Kalimantan Post - Aspirasi Nusantara
Baca Koran
Space Iklan
Space Iklan
Iklan Utama
TRI BANJAR

Pemerhati ULM: Anak Putus Sekolah Bukan Sekadar Angka, tapi Potret Masa Depan Suram

×

Pemerhati ULM: Anak Putus Sekolah Bukan Sekadar Angka, tapi Potret Masa Depan Suram

Sebarkan artikel ini
IMG 20250718 105303
Dr. Nina Permata Sari, S.Psi., M.Pd.

BANJARMASIN, Kalimantanpost.com – Kota Banjarmasin menyimpan fakta kelam di balik gemerlap lampu kota dan geliat pembangunan. Ribuan anak terpaksa meninggalkan bangku sekolah. Ironisnya, jumlah ini bisa lebih besar dari yang tercatat secara resmi.

Data dari Dinas Pendidikan menyebutkan ada sekitar 1.900 hingga 2.000 anak yang sudah teridentifikasi sebagai putus sekolah. Namun, angka gelapnya diperkirakan bisa mencapai 7.000 anak lebih karena banyak yang tidak terlapor dan luput dari pendataan, baik di tingkat kota maupun provinsi.

Kalimantan Post

Pemandangan anak-anak yang tidak bersekolah mudah ditemukan di Banjarmasin. Mereka terlihat di perempatan lampu merah, beraksi sebagai manusia silver, mengamen, atau mengemis. Ini bukan hanya tentang ekonomi, tapi juga tentang hak anak yang direnggut sejak dini.

Pemerhati pendidikan dari Universitas Lambung Mangkurat (ULM), Dr. Nina Permata Sari, S.Psi., M.Pd., angkat bicara. Ia menyebut, kondisi ini sudah masuk kategori darurat pendidikan dan menuntut aksi nyata dari seluruh pihak, terutama pemerintah dan masyarakat sekitar.

“Ini masalah serius. Tidak cukup hanya dibebankan ke pemerintah, tapi juga perlu keterlibatan semua pihak, termasuk keluarga dan masyarakat sekitar. Banyak anak yang akhirnya berhenti sekolah karena faktor ekonomi dan lingkungan yang tidak mendukung,” ujarnya, Kamis (17/7/2025).

Padahal, lanjutnya, pemerintah telah banyak membuka akses pendidikan gratis. Namun fakta di lapangan menunjukkan, sebagian besar anak harus membantu orang tua bertani, menjadi tulang punggung keluarga sejak kecil, hingga melewatkan masa-masa emas belajar.

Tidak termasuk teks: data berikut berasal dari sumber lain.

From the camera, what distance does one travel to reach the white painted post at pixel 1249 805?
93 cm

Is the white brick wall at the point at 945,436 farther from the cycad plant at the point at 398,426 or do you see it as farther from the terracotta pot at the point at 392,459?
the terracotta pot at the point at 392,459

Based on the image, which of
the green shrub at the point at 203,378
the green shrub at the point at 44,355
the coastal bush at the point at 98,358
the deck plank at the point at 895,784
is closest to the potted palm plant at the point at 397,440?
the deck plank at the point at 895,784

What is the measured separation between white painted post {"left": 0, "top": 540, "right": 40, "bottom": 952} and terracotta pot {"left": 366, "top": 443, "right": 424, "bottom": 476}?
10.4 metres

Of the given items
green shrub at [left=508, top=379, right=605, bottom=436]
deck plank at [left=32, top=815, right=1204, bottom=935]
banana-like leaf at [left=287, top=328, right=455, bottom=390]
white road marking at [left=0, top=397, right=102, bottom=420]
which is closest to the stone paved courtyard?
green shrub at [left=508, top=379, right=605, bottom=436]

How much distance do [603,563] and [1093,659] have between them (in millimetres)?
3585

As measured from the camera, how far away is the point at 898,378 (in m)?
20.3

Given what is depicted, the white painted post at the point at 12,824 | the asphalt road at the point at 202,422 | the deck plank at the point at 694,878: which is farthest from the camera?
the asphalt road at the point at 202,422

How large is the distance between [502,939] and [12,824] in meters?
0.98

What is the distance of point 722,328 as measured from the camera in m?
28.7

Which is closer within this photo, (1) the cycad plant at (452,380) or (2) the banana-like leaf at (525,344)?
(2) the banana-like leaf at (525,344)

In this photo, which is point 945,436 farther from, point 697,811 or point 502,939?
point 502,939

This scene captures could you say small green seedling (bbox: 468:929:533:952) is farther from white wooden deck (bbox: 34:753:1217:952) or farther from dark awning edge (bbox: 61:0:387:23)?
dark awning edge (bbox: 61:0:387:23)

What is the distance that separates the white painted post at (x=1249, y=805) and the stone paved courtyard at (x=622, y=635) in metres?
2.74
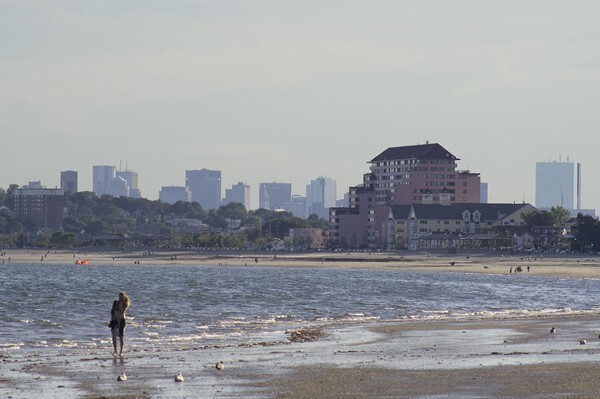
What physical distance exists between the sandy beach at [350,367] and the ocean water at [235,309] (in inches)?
135

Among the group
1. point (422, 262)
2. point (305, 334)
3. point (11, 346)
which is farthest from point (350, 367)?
point (422, 262)

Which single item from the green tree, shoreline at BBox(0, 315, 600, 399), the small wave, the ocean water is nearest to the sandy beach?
shoreline at BBox(0, 315, 600, 399)

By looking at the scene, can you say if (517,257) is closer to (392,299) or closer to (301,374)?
(392,299)

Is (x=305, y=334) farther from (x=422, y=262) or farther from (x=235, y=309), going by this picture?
(x=422, y=262)

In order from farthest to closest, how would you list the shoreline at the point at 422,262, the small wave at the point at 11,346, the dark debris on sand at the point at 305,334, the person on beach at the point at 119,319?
the shoreline at the point at 422,262
the dark debris on sand at the point at 305,334
the small wave at the point at 11,346
the person on beach at the point at 119,319

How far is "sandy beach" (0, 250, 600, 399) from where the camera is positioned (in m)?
24.4

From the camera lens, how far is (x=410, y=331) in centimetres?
4281

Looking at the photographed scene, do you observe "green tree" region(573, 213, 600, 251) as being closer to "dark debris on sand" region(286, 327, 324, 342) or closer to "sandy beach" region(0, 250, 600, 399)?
"sandy beach" region(0, 250, 600, 399)

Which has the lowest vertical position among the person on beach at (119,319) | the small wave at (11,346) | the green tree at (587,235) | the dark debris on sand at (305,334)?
the small wave at (11,346)

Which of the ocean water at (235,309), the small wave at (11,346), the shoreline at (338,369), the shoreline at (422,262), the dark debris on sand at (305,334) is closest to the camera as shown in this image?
the shoreline at (338,369)

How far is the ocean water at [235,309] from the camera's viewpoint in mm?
41406

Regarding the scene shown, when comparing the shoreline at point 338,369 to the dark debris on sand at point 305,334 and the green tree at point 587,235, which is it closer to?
the dark debris on sand at point 305,334

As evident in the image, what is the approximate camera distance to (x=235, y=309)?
197 ft

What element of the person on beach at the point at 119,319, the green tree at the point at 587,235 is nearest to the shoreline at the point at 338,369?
the person on beach at the point at 119,319
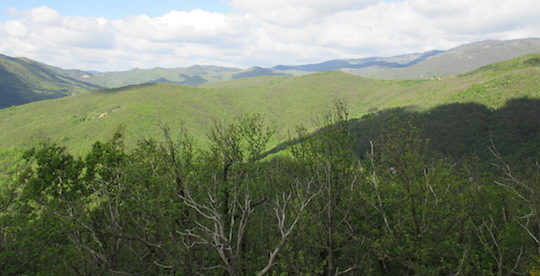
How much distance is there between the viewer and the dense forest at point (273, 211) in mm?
14227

“Saat musim tanam atau panen, banyak anak yang absen berminggu-minggu tanpa keterangan. Mereka ketinggalan pelajaran dan akhirnya sulit mengejar ketertinggalan. Tanpa sistem pengawasan, mereka bisa benar-benar hilang dari sekolah,” tegasnya.

Nina menekankan pentingnya pengawasan berlapis dari tingkat RT hingga pemerintah kota. Ia menilai sudah saatnya Dinas Pendidikan memiliki tim khusus yang turun ke lapangan, melakukan pendataan dan pengecekan langsung ke rumah-rumah.

“Kalau di satu rumah ada tiga anak usia sekolah, tapi tak satu pun bersekolah, itu alarm keras bagi semua pihak! Jangan sampai mereka terlambat diselamatkan,” katanya lantang.

Ia juga menyoroti bahwa pendidikan bukan sekadar hak, tapi kunci utama keluar dari lingkaran kemiskinan dan pengangguran. Anak yang tak sekolah hari ini, bisa jadi pengangguran tak berdaya di masa depan.

“Kesejahteraan itu sangat ditentukan oleh pendidikan. Tanpa itu, mereka hanya bisa mengandalkan fisik, bukan intelektual. Maka tak heran, banyak yang tersingkir dalam dunia kerja dan akhirnya terjebak dalam kemiskinan yang sama,” katanya prihatin.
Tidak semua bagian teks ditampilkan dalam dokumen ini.